- AIM OF THE EXERCISE
Would you copy the material below word for word, beginning with its first line and ending with the line that contains "common name: thomson's gazelle"?

- DATA TO PROCESS

[Start of section]

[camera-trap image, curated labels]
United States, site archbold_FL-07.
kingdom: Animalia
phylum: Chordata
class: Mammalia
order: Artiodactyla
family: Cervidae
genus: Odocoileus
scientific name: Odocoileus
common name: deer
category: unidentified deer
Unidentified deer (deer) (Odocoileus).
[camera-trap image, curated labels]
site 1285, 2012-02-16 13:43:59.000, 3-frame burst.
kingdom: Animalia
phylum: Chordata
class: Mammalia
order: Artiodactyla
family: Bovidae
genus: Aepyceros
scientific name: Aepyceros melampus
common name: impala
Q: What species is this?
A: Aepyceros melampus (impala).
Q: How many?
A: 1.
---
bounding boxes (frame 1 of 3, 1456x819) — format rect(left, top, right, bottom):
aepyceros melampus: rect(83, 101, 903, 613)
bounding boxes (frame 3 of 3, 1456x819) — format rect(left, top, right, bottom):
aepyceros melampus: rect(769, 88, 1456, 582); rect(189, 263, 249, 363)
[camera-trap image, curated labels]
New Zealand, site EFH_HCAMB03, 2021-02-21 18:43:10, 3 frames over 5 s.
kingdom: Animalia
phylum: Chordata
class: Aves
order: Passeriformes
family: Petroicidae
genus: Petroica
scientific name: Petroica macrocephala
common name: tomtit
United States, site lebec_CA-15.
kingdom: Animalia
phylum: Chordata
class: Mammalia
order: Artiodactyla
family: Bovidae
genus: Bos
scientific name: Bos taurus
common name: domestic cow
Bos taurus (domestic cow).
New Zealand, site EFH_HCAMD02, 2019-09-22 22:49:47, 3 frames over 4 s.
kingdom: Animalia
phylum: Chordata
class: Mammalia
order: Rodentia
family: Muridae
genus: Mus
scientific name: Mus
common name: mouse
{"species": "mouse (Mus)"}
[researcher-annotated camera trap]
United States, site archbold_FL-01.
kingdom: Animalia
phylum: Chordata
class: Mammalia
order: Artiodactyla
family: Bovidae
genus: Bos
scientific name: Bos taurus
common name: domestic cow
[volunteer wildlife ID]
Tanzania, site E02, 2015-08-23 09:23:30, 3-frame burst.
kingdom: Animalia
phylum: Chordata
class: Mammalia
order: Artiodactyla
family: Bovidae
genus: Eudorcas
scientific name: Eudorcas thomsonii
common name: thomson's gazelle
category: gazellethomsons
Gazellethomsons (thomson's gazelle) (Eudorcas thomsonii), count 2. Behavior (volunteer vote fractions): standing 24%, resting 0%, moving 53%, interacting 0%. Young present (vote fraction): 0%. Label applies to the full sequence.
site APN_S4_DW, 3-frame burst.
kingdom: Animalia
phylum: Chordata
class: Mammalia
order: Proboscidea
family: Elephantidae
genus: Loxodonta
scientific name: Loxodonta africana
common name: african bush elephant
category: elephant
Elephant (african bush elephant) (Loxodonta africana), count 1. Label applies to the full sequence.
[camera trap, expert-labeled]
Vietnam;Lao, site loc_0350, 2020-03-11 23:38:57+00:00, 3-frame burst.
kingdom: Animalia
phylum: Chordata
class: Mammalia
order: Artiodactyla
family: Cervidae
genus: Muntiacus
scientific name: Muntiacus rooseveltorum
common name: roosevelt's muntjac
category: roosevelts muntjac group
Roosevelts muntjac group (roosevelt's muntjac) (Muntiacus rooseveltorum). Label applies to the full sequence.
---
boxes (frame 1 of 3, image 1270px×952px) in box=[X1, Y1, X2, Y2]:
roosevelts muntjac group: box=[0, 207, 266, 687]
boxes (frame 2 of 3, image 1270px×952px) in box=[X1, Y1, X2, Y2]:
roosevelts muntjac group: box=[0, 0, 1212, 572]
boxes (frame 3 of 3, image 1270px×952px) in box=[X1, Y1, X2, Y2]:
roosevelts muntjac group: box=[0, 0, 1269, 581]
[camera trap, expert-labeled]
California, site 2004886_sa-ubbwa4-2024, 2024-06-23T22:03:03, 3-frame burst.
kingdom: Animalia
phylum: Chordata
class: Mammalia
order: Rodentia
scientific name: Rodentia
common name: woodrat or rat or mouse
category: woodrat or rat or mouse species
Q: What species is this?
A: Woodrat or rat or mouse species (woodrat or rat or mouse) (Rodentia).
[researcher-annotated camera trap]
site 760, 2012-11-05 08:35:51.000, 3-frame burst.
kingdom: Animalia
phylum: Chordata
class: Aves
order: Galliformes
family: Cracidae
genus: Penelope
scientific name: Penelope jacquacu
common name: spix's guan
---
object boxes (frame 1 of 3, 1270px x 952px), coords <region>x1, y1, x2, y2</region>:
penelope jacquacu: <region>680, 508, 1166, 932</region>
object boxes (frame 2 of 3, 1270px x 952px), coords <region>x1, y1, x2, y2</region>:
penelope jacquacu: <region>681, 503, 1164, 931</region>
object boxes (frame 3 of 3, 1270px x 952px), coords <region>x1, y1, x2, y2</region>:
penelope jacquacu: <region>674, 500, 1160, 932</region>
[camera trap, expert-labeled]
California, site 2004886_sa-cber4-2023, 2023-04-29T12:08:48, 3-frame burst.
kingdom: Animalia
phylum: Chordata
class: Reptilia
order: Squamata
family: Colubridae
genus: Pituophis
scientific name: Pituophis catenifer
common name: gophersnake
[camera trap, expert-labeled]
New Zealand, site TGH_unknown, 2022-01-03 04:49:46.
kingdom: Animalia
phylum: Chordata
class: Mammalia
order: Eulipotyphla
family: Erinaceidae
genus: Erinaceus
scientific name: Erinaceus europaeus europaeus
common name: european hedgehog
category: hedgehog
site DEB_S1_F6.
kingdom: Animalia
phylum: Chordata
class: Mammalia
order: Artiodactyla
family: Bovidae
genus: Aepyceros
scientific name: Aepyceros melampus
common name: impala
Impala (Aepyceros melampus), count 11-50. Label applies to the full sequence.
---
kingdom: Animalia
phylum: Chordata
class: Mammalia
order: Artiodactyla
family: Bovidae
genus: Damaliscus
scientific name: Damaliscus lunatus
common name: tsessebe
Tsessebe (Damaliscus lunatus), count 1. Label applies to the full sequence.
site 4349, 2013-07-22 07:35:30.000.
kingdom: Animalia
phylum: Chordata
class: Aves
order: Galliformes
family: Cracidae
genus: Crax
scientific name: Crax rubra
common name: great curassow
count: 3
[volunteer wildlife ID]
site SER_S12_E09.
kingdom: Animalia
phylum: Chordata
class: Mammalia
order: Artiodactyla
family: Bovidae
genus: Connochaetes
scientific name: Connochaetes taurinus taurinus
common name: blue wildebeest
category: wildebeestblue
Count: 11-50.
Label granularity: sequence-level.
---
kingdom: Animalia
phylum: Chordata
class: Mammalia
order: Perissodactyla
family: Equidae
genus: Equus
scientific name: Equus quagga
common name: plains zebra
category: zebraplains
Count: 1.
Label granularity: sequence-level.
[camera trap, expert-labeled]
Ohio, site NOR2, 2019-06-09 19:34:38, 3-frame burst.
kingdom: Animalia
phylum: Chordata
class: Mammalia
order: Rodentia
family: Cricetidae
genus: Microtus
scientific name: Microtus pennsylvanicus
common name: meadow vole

[End of section]

- RESPONSE
[camera-trap image, curated labels]
United States, site archbold_FL-07.
kingdom: Animalia
phylum: Chordata
class: Mammalia
order: Artiodactyla
family: Cervidae
genus: Odocoileus
scientific name: Odocoileus
common name: deer
category: unidentified deer
Unidentified deer (deer) (Odocoileus).
[camera-trap image, curated labels]
site 1285, 2012-02-16 13:43:59.000, 3-frame burst.
kingdom: Animalia
phylum: Chordata
class: Mammalia
order: Artiodactyla
family: Bovidae
genus: Aepyceros
scientific name: Aepyceros melampus
common name: impala
Q: What species is this?
A: Aepyceros melampus (impala).
Q: How many?
A: 1.
---
bounding boxes (frame 1 of 3, 1456x819) — format rect(left, top, right, bottom):
aepyceros melampus: rect(83, 101, 903, 613)
bounding boxes (frame 3 of 3, 1456x819) — format rect(left, top, right, bottom):
aepyceros melampus: rect(769, 88, 1456, 582); rect(189, 263, 249, 363)
[camera-trap image, curated labels]
New Zealand, site EFH_HCAMB03, 2021-02-21 18:43:10, 3 frames over 5 s.
kingdom: Animalia
phylum: Chordata
class: Aves
order: Passeriformes
family: Petroicidae
genus: Petroica
scientific name: Petroica macrocephala
common name: tomtit
United States, site lebec_CA-15.
kingdom: Animalia
phylum: Chordata
class: Mammalia
order: Artiodactyla
family: Bovidae
genus: Bos
scientific name: Bos taurus
common name: domestic cow
Bos taurus (domestic cow).
New Zealand, site EFH_HCAMD02, 2019-09-22 22:49:47, 3 frames over 4 s.
kingdom: Animalia
phylum: Chordata
class: Mammalia
order: Rodentia
family: Muridae
genus: Mus
scientific name: Mus
common name: mouse
{"species": "mouse (Mus)"}
[researcher-annotated camera trap]
United States, site archbold_FL-01.
kingdom: Animalia
phylum: Chordata
class: Mammalia
order: Artiodactyla
family: Bovidae
genus: Bos
scientific name: Bos taurus
common name: domestic cow
[volunteer wildlife ID]
Tanzania, site E02, 2015-08-23 09:23:30, 3-frame burst.
kingdom: Animalia
phylum: Chordata
class: Mammalia
order: Artiodactyla
family: Bovidae
genus: Eudorcas
scientific name: Eudorcas thomsonii
common name: thomson's gazelle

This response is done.